Froome has a technical needs a bike change. Aru and Quintana immediately attack!

All back together because other riders weren't happy


----------



## No Time Toulouse (Sep 7, 2016)

Looks like Gallopin is back to gallopin'......

This should be a great stage finish; steep downhill all the way to the finish at the bottom.

Looks like Qunintana is poised for a move.


----------



## cda 455 (Aug 9, 2010)

Clentador has cracked!


----------



## cda 455 (Aug 9, 2010)

Dan Martin has a NASCAR crash!!


Edit:
Richie Porte crashed with Martin. His was much worse. 

They're taking him to the hospital for sure. 

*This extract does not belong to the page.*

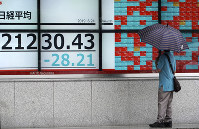 A man looks at an electronic stock board showing Japan's Nikkei 225 index at a securities firm in Tokyo, on June 24, 2019. (AP Photo/Eugene Hoshiko)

Neck brace has been applied.


----------



## coldash (May 7, 2012)

Porte down looks and in a bad way. Martin came off as well but he looks OK - so far.


----------



## No Time Toulouse (Sep 7, 2016)

Porte is out. He's been taken out in an ambulance.


----------



## coldash (May 7, 2012)

No Time Toulouse said:


> I think Porte is out.


No doubt about it - he hit a wall at high speed. Still on the ground with medics. Horrible crash


----------



## cda 455 (Aug 9, 2010)

Dan Martin back in.


Solo chase at 2:30min behind leader.


----------



## cda 455 (Aug 9, 2010)

Wow.


2nd and 4th taken out in one stage!


----------



## cda 455 (Aug 9, 2010)

New leader!


Bardet just pulled ahead.


----------



## coldash (May 7, 2012)

Bardet caught


----------



## No Time Toulouse (Sep 7, 2016)

Damn....another photo-finish!

Uran, Barguil, Froome, Bardet final placements.


----------



## coldash (May 7, 2012)

Barguil fights back and wins the stage!

BUT the photo shows Uran is the winner!!


----------



## coldash (May 7, 2012)

coldash said:


> Barguil fights back and wins the stage!
> 
> BUT the photo shows Uran is the winner!!


Confirmed it is Uran


----------



## cda 455 (Aug 9, 2010)

By a tire height!


----------



## cda 455 (Aug 9, 2010)

The Dan Martin/Richie Porte crash was pretty horrific!


----------



## coldash (May 7, 2012)

cda 455 said:


> The Dan Martin/Richie Porte crash was pretty horrific!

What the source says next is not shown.